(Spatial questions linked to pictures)
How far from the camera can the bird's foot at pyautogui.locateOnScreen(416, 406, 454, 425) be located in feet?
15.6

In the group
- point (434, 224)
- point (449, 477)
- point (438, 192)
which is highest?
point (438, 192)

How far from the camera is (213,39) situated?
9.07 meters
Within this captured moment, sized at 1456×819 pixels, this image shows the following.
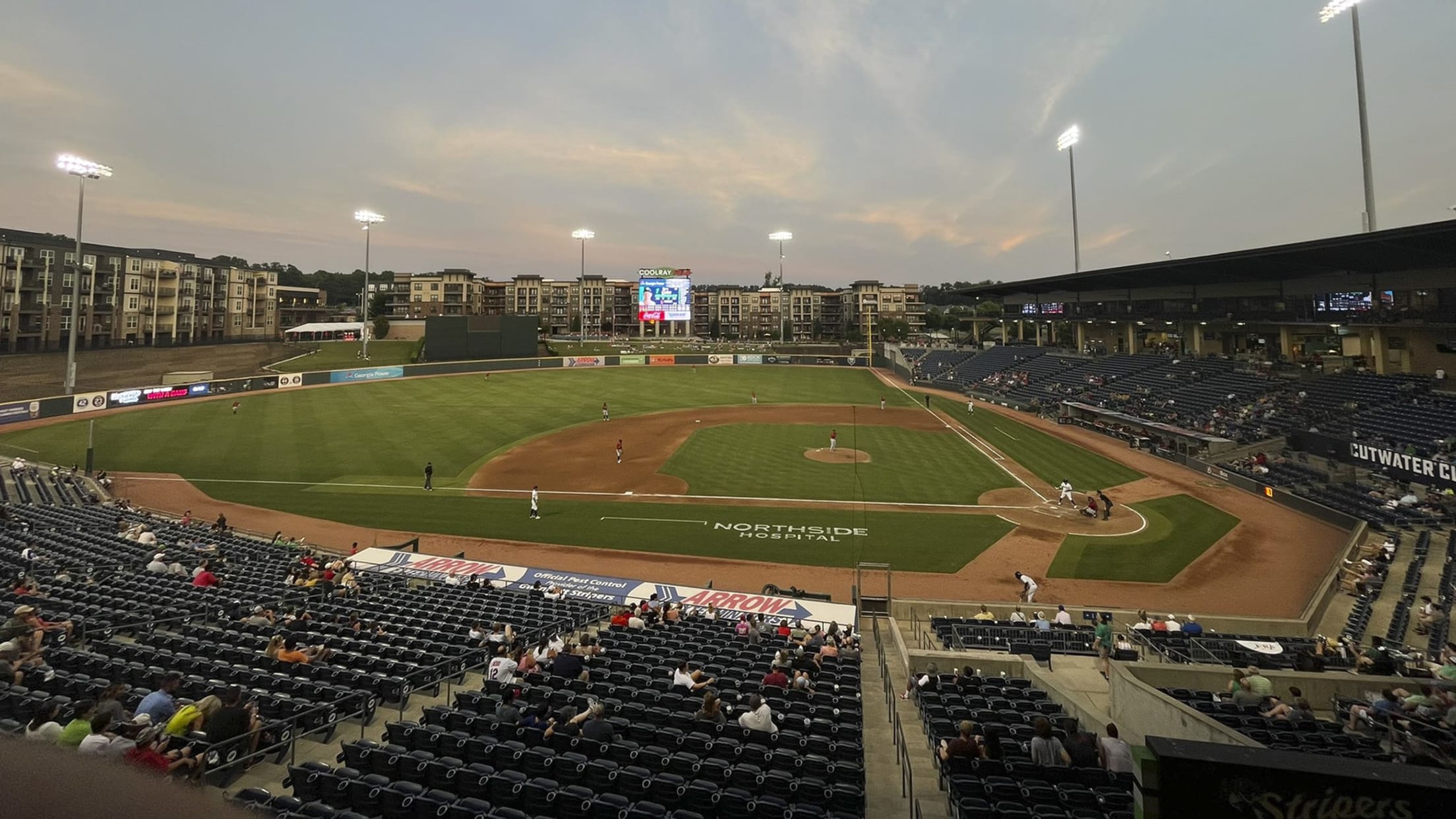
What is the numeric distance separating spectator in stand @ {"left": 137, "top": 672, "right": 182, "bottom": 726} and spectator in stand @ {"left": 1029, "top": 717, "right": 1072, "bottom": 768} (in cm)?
1151

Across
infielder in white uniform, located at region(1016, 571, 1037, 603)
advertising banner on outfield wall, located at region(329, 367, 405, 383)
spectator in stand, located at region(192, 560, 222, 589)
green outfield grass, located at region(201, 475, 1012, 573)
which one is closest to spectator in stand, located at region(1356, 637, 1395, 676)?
infielder in white uniform, located at region(1016, 571, 1037, 603)

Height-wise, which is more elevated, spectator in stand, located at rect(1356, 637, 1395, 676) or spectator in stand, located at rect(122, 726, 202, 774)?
spectator in stand, located at rect(122, 726, 202, 774)

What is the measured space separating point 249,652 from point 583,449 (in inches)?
1335

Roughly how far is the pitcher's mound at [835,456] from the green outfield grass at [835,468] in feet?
1.67

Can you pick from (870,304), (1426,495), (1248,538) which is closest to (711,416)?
(1248,538)

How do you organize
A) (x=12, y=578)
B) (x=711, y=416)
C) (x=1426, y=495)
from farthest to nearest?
(x=711, y=416), (x=1426, y=495), (x=12, y=578)

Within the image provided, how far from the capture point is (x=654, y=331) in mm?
159625

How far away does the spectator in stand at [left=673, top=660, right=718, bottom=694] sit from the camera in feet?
38.2

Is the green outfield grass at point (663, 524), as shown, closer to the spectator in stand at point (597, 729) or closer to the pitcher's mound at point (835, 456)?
the pitcher's mound at point (835, 456)

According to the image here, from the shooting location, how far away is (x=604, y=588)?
22.6 metres

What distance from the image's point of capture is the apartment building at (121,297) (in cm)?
6919

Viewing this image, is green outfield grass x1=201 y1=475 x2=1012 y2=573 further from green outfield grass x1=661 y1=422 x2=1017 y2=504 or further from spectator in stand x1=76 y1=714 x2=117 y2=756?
spectator in stand x1=76 y1=714 x2=117 y2=756

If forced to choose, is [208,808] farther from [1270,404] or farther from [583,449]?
[1270,404]

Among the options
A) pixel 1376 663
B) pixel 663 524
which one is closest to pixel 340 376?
pixel 663 524
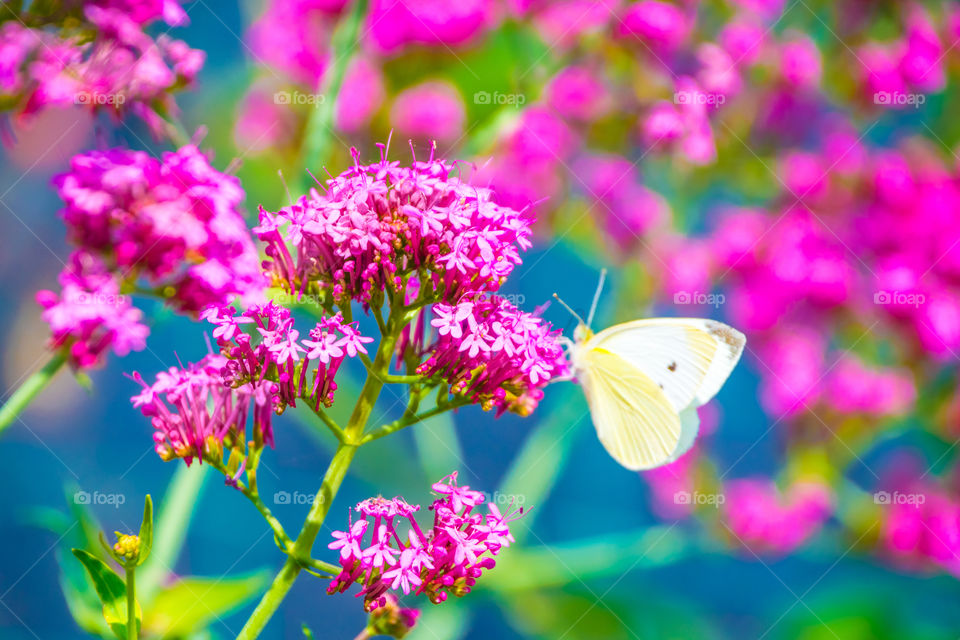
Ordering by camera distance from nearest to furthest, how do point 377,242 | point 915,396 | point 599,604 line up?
point 377,242 < point 915,396 < point 599,604

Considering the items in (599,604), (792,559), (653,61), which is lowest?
(599,604)

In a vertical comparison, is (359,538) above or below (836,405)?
below

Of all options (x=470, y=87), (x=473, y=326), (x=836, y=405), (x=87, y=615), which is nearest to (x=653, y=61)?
(x=470, y=87)

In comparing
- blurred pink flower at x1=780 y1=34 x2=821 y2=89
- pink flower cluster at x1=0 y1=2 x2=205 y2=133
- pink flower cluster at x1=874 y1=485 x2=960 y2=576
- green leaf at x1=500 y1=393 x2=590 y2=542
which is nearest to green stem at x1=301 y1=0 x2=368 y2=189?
pink flower cluster at x1=0 y1=2 x2=205 y2=133

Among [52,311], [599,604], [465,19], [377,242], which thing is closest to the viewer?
[377,242]

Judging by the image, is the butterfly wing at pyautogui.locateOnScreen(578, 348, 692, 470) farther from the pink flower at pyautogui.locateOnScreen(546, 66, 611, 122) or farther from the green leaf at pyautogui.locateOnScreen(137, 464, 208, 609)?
the pink flower at pyautogui.locateOnScreen(546, 66, 611, 122)

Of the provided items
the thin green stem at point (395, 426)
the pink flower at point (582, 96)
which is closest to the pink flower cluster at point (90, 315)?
the thin green stem at point (395, 426)

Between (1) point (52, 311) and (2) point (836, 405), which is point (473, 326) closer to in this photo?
(1) point (52, 311)

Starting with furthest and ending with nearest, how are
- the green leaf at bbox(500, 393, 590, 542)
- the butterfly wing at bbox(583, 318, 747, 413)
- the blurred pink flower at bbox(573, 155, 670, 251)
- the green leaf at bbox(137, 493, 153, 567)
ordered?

■ Goal:
Return every line of the listing above verbatim, omitting the pictures.

■ Solution to the problem:
How far from the camera can the bird's foot at pyautogui.locateOnScreen(416, 406, 454, 425) be located in feet?
15.6

In the group
- point (434, 224)
- point (449, 477)
- point (438, 192)
which is highest?
point (438, 192)

How far from the camera is (213,39) situated?
9.07 meters
Within this captured moment, sized at 1456×819 pixels, this image shows the following.
What is the numeric distance separating spectator in stand @ {"left": 137, "top": 672, "right": 182, "bottom": 726} and spectator in stand @ {"left": 1029, "top": 717, "right": 1072, "bottom": 768} (in cm)?
1151

Across
infielder in white uniform, located at region(1016, 571, 1037, 603)
advertising banner on outfield wall, located at region(329, 367, 405, 383)
spectator in stand, located at region(192, 560, 222, 589)
green outfield grass, located at region(201, 475, 1012, 573)
which one is closest to spectator in stand, located at region(1356, 637, 1395, 676)?
infielder in white uniform, located at region(1016, 571, 1037, 603)

Height-wise, which is more elevated, spectator in stand, located at rect(1356, 637, 1395, 676) or spectator in stand, located at rect(122, 726, 202, 774)?
spectator in stand, located at rect(122, 726, 202, 774)

What is the measured space separating point 249,652 from point 583,449 (in inches)?
1335

Roughly how far is the pitcher's mound at [835,456] from the green outfield grass at [835,468] in feet?
1.67

Can you pick from (870,304), (1426,495), (1248,538) which is closest to (711,416)?
(1248,538)

How do you organize
A) (x=12, y=578)
B) (x=711, y=416)
C) (x=1426, y=495)
from farthest to nearest?
(x=711, y=416), (x=1426, y=495), (x=12, y=578)

Within the image provided, how far from the capture point is (x=654, y=331) in mm?
159625

How far away does the spectator in stand at [left=673, top=660, right=718, bottom=694] sit from the camera in feet?
38.2

Is the green outfield grass at point (663, 524), as shown, closer to the spectator in stand at point (597, 729) or closer to the pitcher's mound at point (835, 456)?
the pitcher's mound at point (835, 456)

According to the image here, from the shooting location, how far away is (x=604, y=588)?
22.6 metres

What distance from the image's point of capture is the apartment building at (121,297) (in cm)?
6919

Viewing this image, is green outfield grass x1=201 y1=475 x2=1012 y2=573 further from green outfield grass x1=661 y1=422 x2=1017 y2=504 or further from spectator in stand x1=76 y1=714 x2=117 y2=756?
spectator in stand x1=76 y1=714 x2=117 y2=756

If forced to choose, is [208,808] farther from [1270,404] or farther from [583,449]?
[1270,404]

Among the options
A) pixel 1376 663
B) pixel 663 524
which one is closest to pixel 340 376?
pixel 663 524
Ordering by camera distance from nearest to furthest, how do point 377,242 | point 915,396 | point 599,604 line up?
point 377,242 < point 915,396 < point 599,604

Considering the items in (599,604), (792,559), (653,61), which is lowest?
(599,604)

In a vertical comparison, is (359,538) above or below (836,405)?
below

Of all options (x=470, y=87), (x=473, y=326), (x=836, y=405), (x=87, y=615), which is nearest to (x=653, y=61)?
(x=470, y=87)

In comparing
- blurred pink flower at x1=780 y1=34 x2=821 y2=89
- pink flower cluster at x1=0 y1=2 x2=205 y2=133
- pink flower cluster at x1=874 y1=485 x2=960 y2=576
- green leaf at x1=500 y1=393 x2=590 y2=542
which is nearest to green stem at x1=301 y1=0 x2=368 y2=189?
pink flower cluster at x1=0 y1=2 x2=205 y2=133

Among [52,311], [599,604], [465,19], [377,242], which thing is closest to the viewer?
[377,242]

Judging by the image, is the butterfly wing at pyautogui.locateOnScreen(578, 348, 692, 470) farther from the pink flower at pyautogui.locateOnScreen(546, 66, 611, 122) or farther from the green leaf at pyautogui.locateOnScreen(137, 464, 208, 609)?
the pink flower at pyautogui.locateOnScreen(546, 66, 611, 122)

Of the provided items
the thin green stem at point (395, 426)
the pink flower at point (582, 96)
which is closest to the pink flower cluster at point (90, 315)?
the thin green stem at point (395, 426)

Between (1) point (52, 311) and (2) point (836, 405), which is point (473, 326) closer to in this photo?
(1) point (52, 311)

Starting with furthest and ending with nearest, how are
- the green leaf at bbox(500, 393, 590, 542)
- the butterfly wing at bbox(583, 318, 747, 413)
- the blurred pink flower at bbox(573, 155, 670, 251)
- the green leaf at bbox(137, 493, 153, 567)
ordered?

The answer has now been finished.